WHAT YOU NEED TO DO: Rewrite the items as a numbered list, running from the first line through the line that contains "243 centimetres", including both. Leave out any blank lines.
━━━ MATERIAL SHOWN ━━━
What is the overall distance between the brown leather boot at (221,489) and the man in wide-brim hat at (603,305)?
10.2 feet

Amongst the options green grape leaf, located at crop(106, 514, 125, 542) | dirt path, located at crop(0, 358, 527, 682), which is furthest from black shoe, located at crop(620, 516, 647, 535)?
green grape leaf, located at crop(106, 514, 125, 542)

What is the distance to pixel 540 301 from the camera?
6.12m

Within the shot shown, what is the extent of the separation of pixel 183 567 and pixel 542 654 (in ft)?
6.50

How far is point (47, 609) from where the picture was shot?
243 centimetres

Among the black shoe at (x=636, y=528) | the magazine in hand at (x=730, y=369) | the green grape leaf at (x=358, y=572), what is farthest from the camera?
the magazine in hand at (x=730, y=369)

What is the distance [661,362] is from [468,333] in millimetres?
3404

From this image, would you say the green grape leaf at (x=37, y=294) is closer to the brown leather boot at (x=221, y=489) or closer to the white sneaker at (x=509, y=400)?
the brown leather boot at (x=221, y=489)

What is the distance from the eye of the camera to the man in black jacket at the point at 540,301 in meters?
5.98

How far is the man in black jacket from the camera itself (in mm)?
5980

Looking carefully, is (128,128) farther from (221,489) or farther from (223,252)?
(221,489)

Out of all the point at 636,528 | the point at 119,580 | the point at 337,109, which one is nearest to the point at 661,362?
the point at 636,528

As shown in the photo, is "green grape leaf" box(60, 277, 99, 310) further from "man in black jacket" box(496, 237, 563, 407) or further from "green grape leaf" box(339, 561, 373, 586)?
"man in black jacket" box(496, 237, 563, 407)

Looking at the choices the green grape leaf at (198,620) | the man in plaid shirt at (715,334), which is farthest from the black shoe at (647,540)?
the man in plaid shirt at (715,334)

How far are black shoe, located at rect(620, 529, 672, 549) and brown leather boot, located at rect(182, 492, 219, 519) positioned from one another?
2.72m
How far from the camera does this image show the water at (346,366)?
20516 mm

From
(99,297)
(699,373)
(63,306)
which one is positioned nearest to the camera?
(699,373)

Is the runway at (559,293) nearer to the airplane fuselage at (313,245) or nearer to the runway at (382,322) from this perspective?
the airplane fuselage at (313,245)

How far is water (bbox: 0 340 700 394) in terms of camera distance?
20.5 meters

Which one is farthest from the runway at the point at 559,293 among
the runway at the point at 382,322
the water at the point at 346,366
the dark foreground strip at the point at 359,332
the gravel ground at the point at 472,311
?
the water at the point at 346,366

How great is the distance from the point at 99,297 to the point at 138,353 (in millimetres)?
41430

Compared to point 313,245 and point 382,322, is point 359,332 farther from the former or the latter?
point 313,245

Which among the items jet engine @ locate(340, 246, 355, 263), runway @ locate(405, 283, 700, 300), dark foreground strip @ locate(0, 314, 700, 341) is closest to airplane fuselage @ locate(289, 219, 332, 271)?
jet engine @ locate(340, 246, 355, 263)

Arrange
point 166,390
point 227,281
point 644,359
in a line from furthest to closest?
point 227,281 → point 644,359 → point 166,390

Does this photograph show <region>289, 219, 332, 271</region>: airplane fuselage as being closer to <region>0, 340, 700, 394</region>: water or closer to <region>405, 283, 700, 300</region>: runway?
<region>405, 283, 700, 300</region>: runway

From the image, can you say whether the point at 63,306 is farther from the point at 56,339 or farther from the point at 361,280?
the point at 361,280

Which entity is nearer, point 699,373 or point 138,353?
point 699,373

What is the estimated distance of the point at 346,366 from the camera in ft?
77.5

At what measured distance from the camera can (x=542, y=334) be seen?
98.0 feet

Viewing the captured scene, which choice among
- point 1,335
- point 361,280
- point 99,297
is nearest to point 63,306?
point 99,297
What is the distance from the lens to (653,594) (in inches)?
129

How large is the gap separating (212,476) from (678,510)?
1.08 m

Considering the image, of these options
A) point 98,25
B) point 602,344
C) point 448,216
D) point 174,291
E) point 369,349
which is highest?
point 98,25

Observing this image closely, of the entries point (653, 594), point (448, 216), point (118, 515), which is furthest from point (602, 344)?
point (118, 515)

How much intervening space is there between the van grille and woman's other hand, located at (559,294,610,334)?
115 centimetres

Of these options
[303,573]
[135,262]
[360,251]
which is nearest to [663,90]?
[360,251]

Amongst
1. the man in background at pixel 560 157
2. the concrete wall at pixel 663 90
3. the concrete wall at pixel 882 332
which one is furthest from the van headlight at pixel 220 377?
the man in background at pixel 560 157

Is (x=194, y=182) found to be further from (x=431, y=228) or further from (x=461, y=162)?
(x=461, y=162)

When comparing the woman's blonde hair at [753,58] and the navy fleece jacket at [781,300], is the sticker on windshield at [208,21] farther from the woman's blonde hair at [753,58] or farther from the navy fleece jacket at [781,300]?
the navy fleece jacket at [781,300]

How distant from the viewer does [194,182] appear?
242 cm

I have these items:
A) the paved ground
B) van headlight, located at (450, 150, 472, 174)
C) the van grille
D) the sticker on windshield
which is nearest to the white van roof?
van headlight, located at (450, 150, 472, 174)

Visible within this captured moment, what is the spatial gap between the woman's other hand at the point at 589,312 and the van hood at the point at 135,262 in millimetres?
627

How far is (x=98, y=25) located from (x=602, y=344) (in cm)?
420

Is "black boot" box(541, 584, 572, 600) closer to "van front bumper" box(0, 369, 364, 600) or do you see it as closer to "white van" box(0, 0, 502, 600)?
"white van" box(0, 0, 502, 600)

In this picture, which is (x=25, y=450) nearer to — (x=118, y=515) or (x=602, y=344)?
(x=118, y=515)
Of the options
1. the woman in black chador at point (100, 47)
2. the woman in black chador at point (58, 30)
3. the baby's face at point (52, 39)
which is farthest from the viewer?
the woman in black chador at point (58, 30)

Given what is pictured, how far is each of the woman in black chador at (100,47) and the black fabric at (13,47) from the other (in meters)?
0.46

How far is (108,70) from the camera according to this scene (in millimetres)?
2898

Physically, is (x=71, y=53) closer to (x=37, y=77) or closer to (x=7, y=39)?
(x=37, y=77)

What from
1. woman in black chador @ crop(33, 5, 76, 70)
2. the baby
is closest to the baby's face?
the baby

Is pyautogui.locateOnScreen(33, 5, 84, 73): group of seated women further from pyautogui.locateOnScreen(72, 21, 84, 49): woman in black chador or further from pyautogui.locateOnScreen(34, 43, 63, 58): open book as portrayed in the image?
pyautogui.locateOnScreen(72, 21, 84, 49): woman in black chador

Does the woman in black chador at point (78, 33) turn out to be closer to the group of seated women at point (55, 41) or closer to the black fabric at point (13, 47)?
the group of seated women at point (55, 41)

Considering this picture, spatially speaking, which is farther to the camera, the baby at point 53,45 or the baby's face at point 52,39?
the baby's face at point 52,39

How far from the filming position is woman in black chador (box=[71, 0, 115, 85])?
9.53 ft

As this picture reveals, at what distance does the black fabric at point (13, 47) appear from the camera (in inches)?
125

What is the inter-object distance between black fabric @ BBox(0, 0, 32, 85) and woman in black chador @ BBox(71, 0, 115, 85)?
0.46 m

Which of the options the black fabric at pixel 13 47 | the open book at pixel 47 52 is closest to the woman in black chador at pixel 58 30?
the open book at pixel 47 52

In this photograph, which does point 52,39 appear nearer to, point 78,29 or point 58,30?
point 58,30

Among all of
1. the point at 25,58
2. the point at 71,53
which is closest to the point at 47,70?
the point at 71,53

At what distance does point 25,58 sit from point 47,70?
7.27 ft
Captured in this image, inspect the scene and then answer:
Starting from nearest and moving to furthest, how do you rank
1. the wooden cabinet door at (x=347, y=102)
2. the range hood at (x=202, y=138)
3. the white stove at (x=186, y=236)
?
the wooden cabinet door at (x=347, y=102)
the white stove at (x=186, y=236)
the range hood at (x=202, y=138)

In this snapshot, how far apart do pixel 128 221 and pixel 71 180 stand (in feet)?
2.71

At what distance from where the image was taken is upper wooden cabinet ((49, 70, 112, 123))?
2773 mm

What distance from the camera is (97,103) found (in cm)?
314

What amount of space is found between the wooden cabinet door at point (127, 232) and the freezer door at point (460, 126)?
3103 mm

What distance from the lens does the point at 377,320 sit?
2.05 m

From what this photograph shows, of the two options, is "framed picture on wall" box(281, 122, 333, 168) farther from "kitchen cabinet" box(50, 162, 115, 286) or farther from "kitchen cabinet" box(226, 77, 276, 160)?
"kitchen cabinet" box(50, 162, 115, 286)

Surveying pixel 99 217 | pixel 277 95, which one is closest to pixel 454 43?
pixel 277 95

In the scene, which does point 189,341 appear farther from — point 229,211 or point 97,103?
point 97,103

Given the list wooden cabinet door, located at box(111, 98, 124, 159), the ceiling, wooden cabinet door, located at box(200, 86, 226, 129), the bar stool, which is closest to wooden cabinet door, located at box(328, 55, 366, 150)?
━━━
ANSWER TO THE PROBLEM:
1. What is the overall distance between the brown leather boot at (221,489) and the man in wide-brim hat at (603,305)?
2. 10.2 feet
3. Amongst the options green grape leaf, located at crop(106, 514, 125, 542) | dirt path, located at crop(0, 358, 527, 682), which is furthest from black shoe, located at crop(620, 516, 647, 535)?
4. green grape leaf, located at crop(106, 514, 125, 542)
5. What is the distance to pixel 540 301 from the camera?
6. 6.12m
7. Within the shot shown, what is the extent of the separation of pixel 183 567 and pixel 542 654 (in ft)?
8. 6.50
9. How far is point (47, 609) from where the picture was shot?
10. 243 centimetres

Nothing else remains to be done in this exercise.